Convert the entries below into a JSON list of strings, one string per line, omitting blank lines. Leave the pictures out of the result.

--- start of RECORDED DATA ---

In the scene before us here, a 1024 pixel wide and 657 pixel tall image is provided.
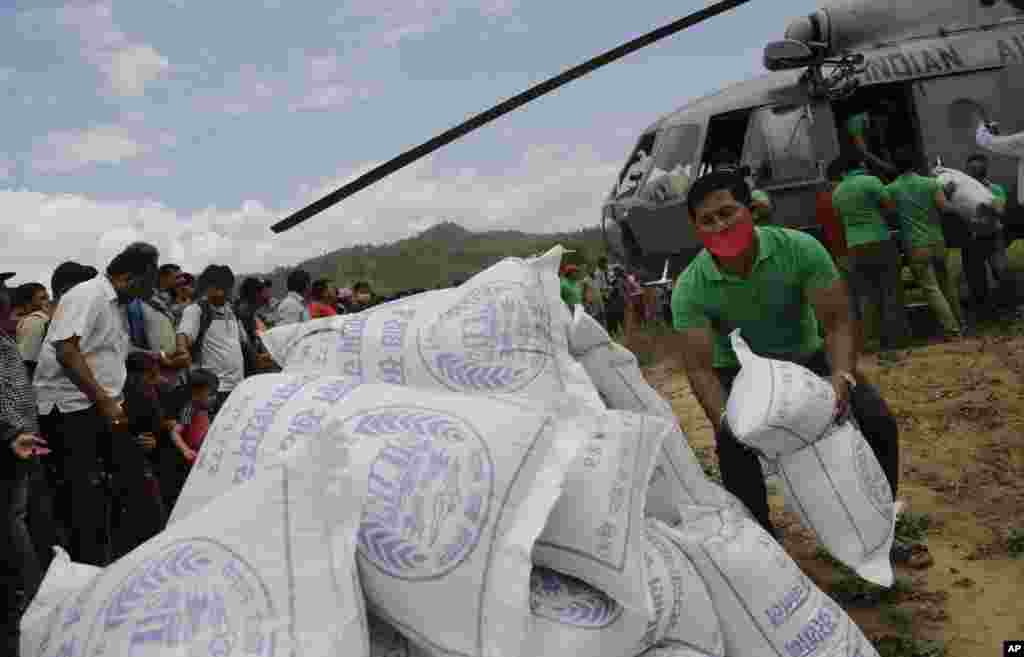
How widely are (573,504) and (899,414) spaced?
386cm

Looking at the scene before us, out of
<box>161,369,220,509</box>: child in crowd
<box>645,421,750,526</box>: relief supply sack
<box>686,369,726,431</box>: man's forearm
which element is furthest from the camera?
<box>161,369,220,509</box>: child in crowd

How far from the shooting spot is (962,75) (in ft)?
25.0

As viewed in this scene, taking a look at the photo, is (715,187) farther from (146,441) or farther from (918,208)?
(918,208)

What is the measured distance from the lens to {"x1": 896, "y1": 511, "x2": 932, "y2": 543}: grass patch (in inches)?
130

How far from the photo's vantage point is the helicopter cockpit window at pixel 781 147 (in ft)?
25.0

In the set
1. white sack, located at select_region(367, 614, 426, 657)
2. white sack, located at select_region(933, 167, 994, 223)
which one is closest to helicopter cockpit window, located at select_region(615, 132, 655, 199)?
white sack, located at select_region(933, 167, 994, 223)

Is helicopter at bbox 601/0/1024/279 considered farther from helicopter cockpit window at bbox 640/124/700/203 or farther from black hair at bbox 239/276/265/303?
black hair at bbox 239/276/265/303

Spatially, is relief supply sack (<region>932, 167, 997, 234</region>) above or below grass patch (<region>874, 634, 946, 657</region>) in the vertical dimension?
above

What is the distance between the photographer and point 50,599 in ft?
5.03

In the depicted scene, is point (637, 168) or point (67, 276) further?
point (637, 168)

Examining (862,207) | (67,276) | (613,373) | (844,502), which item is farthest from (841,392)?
(862,207)

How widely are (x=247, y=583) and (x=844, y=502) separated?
1.67m

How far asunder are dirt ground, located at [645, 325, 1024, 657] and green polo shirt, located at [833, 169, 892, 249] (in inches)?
35.4

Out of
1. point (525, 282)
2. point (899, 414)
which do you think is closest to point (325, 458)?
point (525, 282)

--- end of RECORDED DATA ---

EXERCISE RESPONSE —
[
  "In the scene before us here, a 1024 pixel wide and 657 pixel tall image is provided.",
  "How widely are (573,504) and (899,414) spaced?",
  "386cm",
  "Looking at the scene before us, out of",
  "<box>161,369,220,509</box>: child in crowd",
  "<box>645,421,750,526</box>: relief supply sack",
  "<box>686,369,726,431</box>: man's forearm",
  "which element is furthest from the camera?",
  "<box>161,369,220,509</box>: child in crowd",
  "How far from the shooting spot is (962,75) (in ft)?",
  "25.0",
  "As viewed in this scene, taking a look at the photo, is (715,187) farther from (146,441) or farther from (918,208)?",
  "(918,208)",
  "What is the measured distance from the lens to {\"x1\": 896, \"y1\": 511, \"x2\": 932, \"y2\": 543}: grass patch (in inches)?",
  "130",
  "How far from the photo's vantage point is the helicopter cockpit window at pixel 781 147 (in ft)?",
  "25.0",
  "In the set",
  "1. white sack, located at select_region(367, 614, 426, 657)",
  "2. white sack, located at select_region(933, 167, 994, 223)",
  "which one is closest to helicopter cockpit window, located at select_region(615, 132, 655, 199)?",
  "white sack, located at select_region(933, 167, 994, 223)",
  "Is helicopter at bbox 601/0/1024/279 considered farther from helicopter cockpit window at bbox 640/124/700/203 or farther from black hair at bbox 239/276/265/303?",
  "black hair at bbox 239/276/265/303",
  "Spatially, is relief supply sack (<region>932, 167, 997, 234</region>) above or below grass patch (<region>874, 634, 946, 657</region>) in the vertical dimension?",
  "above",
  "What is the distance between the photographer and point 50,599 in ft?",
  "5.03",
  "In the depicted scene, is point (637, 168) or point (67, 276) further?",
  "point (637, 168)",
  "Examining (862,207) | (67,276) | (613,373) | (844,502), which item is farthest from (841,392)?",
  "(862,207)",
  "How widely are (x=247, y=583) and (x=844, y=502) separated?",
  "1.67m",
  "How far asunder are dirt ground, located at [645, 325, 1024, 657] and green polo shirt, located at [833, 169, 892, 249] (in inches)?",
  "35.4",
  "Out of",
  "1. point (525, 282)",
  "2. point (899, 414)",
  "which do you think is closest to point (325, 458)?",
  "point (525, 282)"
]